Ziel ihres neuen Forschungsprojekts ist es, die Komplexität der AHR-Aktivierung und der AHR-Effekte besser zu verstehen. Opitz und ihr Team wollen künftig vorhersagen können, bei welchen Krebspatienten der AHR eine Rolle spielt. Ist eine solche Stratifizierung möglich, so könnten in präklinischen und klinischen Studien neue Behandlungsstrategien erprobt werden, die darauf abzielen, die Aktivität des AHR mit zielgerichteten Wirkstoffen zu modulieren: Seine tumorfördernde Wirkung zu unterdrücken und die Immunabwehr gegen die Krebszellen wiederherzustellen. Der ERC fördert das Forschungsvorhaben über fünf Jahre mit insgesamt zwei Mio. Euro.

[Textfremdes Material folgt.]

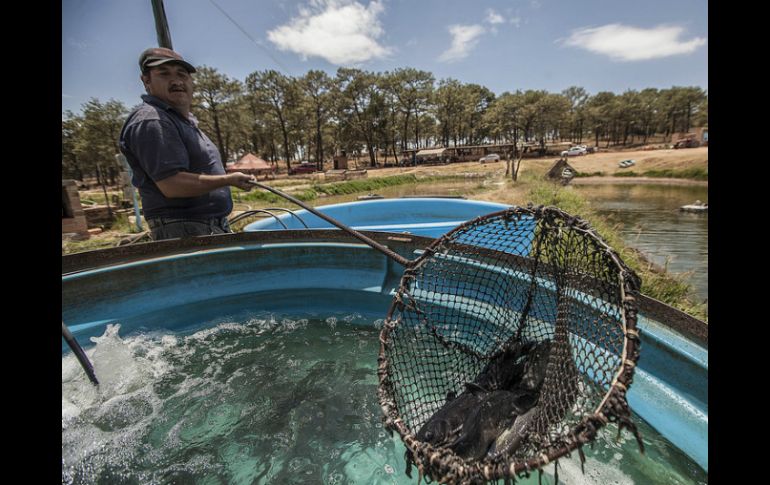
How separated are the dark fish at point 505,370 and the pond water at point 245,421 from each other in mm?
451

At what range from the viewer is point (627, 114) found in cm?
5084

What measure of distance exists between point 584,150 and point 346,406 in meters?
57.3

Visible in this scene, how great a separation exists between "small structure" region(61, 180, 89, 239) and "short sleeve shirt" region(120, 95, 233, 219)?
967cm

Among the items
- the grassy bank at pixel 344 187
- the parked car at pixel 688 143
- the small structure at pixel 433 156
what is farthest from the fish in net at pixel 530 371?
the parked car at pixel 688 143

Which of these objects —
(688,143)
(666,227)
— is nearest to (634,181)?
(688,143)

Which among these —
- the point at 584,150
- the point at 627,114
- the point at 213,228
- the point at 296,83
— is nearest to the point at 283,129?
the point at 296,83

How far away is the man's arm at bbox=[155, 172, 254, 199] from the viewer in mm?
2617

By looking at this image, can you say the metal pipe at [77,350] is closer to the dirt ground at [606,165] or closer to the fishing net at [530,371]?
the fishing net at [530,371]

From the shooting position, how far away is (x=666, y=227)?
44.1ft

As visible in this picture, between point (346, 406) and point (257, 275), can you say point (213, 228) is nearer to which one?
point (257, 275)

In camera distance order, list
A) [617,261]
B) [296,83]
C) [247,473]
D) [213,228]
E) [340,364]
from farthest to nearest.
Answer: [296,83]
[213,228]
[340,364]
[247,473]
[617,261]

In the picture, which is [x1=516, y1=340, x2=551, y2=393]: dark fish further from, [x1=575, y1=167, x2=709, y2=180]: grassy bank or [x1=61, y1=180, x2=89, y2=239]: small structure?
[x1=575, y1=167, x2=709, y2=180]: grassy bank

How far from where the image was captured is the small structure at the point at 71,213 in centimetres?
962

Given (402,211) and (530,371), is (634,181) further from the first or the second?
(530,371)
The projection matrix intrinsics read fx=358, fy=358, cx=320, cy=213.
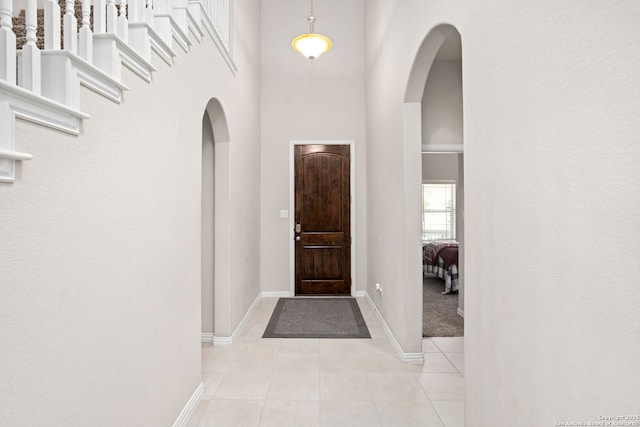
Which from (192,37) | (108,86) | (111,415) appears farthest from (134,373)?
(192,37)

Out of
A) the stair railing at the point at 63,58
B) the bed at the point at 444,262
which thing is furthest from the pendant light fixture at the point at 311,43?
the bed at the point at 444,262

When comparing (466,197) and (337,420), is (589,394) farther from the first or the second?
(337,420)

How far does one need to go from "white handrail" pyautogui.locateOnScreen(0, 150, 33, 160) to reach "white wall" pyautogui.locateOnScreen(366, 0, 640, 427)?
1.41 metres

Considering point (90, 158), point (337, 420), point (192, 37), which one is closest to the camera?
point (90, 158)

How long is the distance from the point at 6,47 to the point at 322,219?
4.25 meters

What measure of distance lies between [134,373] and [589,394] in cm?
158

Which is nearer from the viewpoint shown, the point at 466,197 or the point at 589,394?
the point at 589,394

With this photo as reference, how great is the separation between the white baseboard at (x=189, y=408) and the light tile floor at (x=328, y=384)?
0.04 m

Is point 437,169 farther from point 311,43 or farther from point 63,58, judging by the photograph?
point 63,58

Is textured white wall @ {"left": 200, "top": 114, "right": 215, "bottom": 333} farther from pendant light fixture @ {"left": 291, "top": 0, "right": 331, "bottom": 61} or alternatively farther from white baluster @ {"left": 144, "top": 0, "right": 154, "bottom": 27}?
white baluster @ {"left": 144, "top": 0, "right": 154, "bottom": 27}

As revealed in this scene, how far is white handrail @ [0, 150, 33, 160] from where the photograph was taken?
32.9 inches

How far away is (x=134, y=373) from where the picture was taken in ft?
4.87

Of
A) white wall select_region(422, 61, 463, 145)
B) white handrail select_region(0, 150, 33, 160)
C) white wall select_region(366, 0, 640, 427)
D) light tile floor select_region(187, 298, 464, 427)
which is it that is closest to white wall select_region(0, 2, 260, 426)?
white handrail select_region(0, 150, 33, 160)

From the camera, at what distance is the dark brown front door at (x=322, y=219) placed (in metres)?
5.03
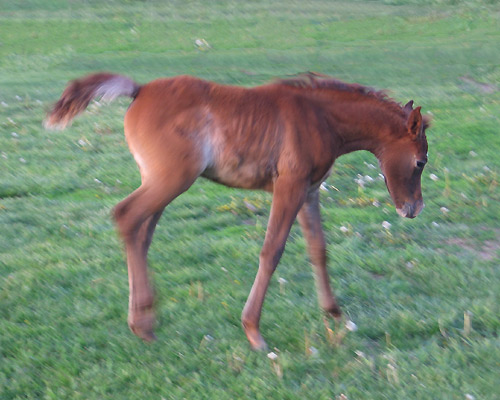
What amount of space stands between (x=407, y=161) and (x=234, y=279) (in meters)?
1.62

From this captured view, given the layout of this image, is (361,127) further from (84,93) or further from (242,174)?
(84,93)

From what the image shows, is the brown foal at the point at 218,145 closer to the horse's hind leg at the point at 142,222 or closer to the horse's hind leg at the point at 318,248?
the horse's hind leg at the point at 142,222

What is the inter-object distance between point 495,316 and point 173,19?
15.7 metres

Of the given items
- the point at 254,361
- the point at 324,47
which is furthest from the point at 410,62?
the point at 254,361

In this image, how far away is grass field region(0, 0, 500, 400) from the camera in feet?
13.5

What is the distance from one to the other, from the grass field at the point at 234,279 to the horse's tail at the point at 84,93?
135cm

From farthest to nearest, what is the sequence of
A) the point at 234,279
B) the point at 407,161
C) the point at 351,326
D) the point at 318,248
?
the point at 234,279, the point at 318,248, the point at 407,161, the point at 351,326

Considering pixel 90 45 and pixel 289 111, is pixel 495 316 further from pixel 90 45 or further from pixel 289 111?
pixel 90 45

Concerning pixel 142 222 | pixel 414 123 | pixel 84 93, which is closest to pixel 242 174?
pixel 142 222

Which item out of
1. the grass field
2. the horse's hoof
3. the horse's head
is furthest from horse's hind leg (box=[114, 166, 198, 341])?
the horse's head

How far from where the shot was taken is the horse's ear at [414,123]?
4.70 meters

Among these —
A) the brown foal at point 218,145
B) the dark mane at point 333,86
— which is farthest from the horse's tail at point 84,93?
the dark mane at point 333,86

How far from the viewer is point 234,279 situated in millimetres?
5469

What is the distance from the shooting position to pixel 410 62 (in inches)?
640
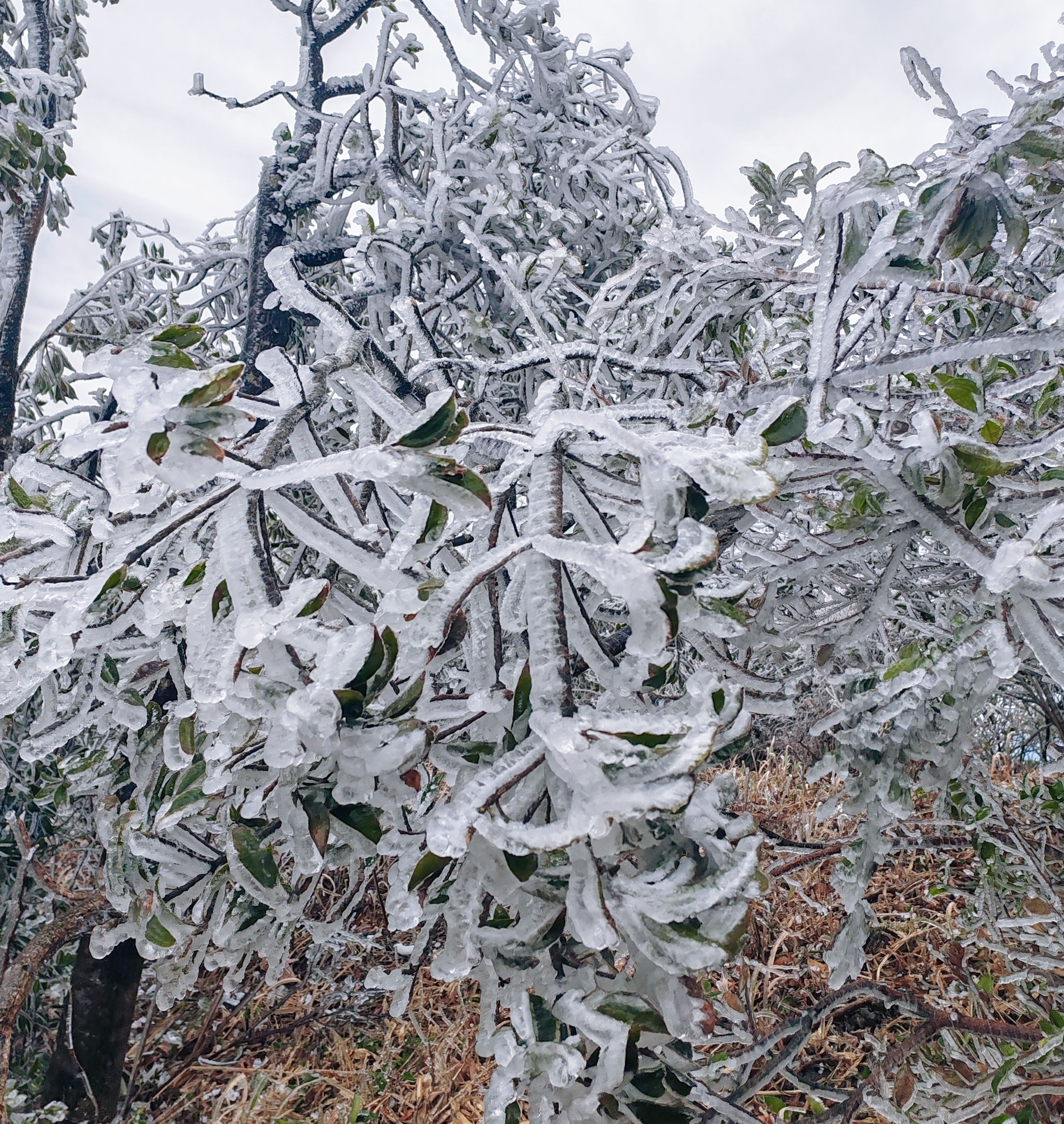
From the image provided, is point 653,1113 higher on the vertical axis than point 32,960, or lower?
higher

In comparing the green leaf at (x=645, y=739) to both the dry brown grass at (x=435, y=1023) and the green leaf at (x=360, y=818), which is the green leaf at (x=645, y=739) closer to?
the green leaf at (x=360, y=818)

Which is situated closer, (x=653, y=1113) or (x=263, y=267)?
(x=653, y=1113)

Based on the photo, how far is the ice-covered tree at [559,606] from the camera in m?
0.50

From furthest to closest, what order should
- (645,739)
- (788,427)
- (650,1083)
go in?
(788,427) < (650,1083) < (645,739)

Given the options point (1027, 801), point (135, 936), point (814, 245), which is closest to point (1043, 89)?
point (814, 245)

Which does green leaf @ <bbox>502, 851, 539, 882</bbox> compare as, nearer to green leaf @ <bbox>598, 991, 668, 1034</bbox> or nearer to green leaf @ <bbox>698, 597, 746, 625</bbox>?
green leaf @ <bbox>598, 991, 668, 1034</bbox>

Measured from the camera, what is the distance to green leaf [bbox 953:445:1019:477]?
667mm

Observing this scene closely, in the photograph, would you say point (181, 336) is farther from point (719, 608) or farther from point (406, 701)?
point (719, 608)

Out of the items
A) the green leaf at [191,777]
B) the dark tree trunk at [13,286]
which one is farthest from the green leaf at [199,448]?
the dark tree trunk at [13,286]

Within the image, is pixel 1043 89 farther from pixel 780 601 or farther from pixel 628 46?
pixel 628 46

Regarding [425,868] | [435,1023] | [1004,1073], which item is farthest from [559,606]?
[435,1023]

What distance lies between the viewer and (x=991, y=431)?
0.72 meters

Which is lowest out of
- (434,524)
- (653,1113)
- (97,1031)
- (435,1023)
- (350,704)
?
(435,1023)

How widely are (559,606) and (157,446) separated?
0.96 feet
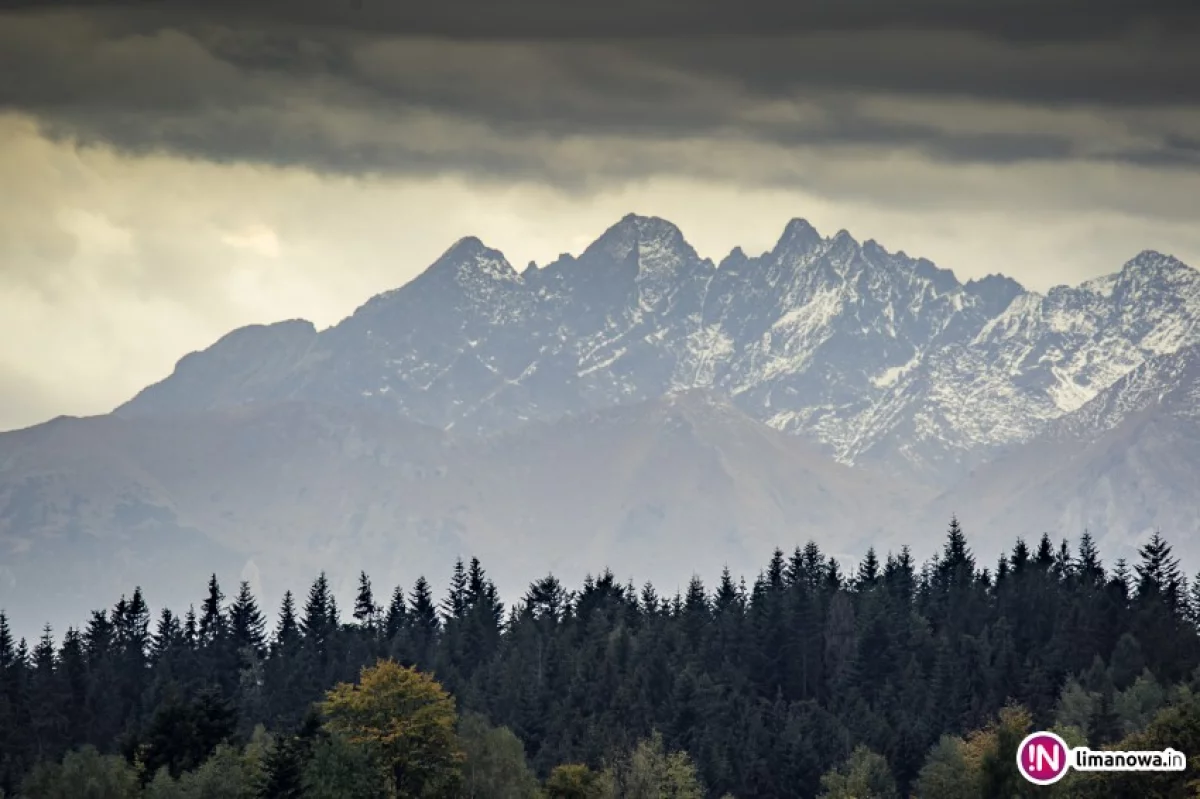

Christiane Opitz absolvierte parallel zu ihrem Medizinstudium in Heidelberg, den USA, Schweden und der Schweiz einen Masterstudiengang in Molekularer Zellbiologie. Nach ihrer Promotion zum Doktor der Medizin forschte sie als Postdoc an der Universität Indianapolis, USA, an der Universität Tübingen und schließlich am DKFZ in Heidelberg. 2013 baute Christiane Opitz am DKFZ eine Nachwuchsgruppe auf, seit diesem Jahr leitet sie eine Forschungsabteilung. Opitz wurde bereits mit zahlreichen hochrangigen Wissenschaftspreisen ausgezeichnet: mit dem Preis der Berlin-Brandenburgischen Akademie der Wissenschaften, dem Bayer Early Excellence Award, dem Hella Bühler Preis der Universität Heidelberg oder dem Ita Askonas-Preis der European Federation of Immunological Societies.

Über Deutsches Krebsforschungszentrum

Das Deutsche Krebsforschungszentrum (DKFZ) ist mit mehr als 3.000 Mitarbeiterinnen und Mitarbeitern die größte biomedizinische Forschungseinrichtung in Deutschland. Über 1.300 Wissenschaftlerinnen und Wissenschaftler erforschen im DKFZ, wie Krebs entsteht, erfassen Krebsrisikofaktoren und suchen nach neuen Strategien, die verhindern, dass Menschen an Krebs erkranken. Sie entwickeln neue Methoden, mit denen Tumoren präziser diagnostiziert und Krebspatienten erfolgreicher behandelt werden können.
Beim Krebsinformationsdienst (KID) des DKFZ erhalten Betroffene, interessierte Bürger und Fachkreise individuelle Antworten auf alle Fragen zum Thema Krebs.
Gemeinsam mit Partnern aus den Universitätskliniken betreibt das DKFZ das Nationale Centrum für Tumorerkrankungen (NCT) an den Standorten Heidelberg und Dresden, in Heidelberg außerdem das Hopp-Kindertumorzentrum KiTZ. Im Deutschen Konsortium für Translationale Krebsforschung (DKTK), einem der sechs Deutschen Zentren für Gesundheitsforschung, unterhält das DKFZ Translationszentren an sieben universitären Partnerstandorten. Die Verbindung von exzellenter Hochschulmedizin mit der hochkarätigen Forschung eines Helmholtz-Zentrums an den NCT- und den DKTK-Standorten ist ein wichtiger Beitrag, um vielversprechende Ansätze aus der Krebsforschung in die Klinik zu übertragen und so die Chancen von Krebspatienten zu verbessern. Das DKFZ wird zu 90 Prozent vom Bundesministerium für Bildung und Forschung und zu 10 Prozent vom Land Baden-Württemberg finanziert und ist Mitglied in der Helmholtz-Gemeinschaft Deutscher Forschungszentren.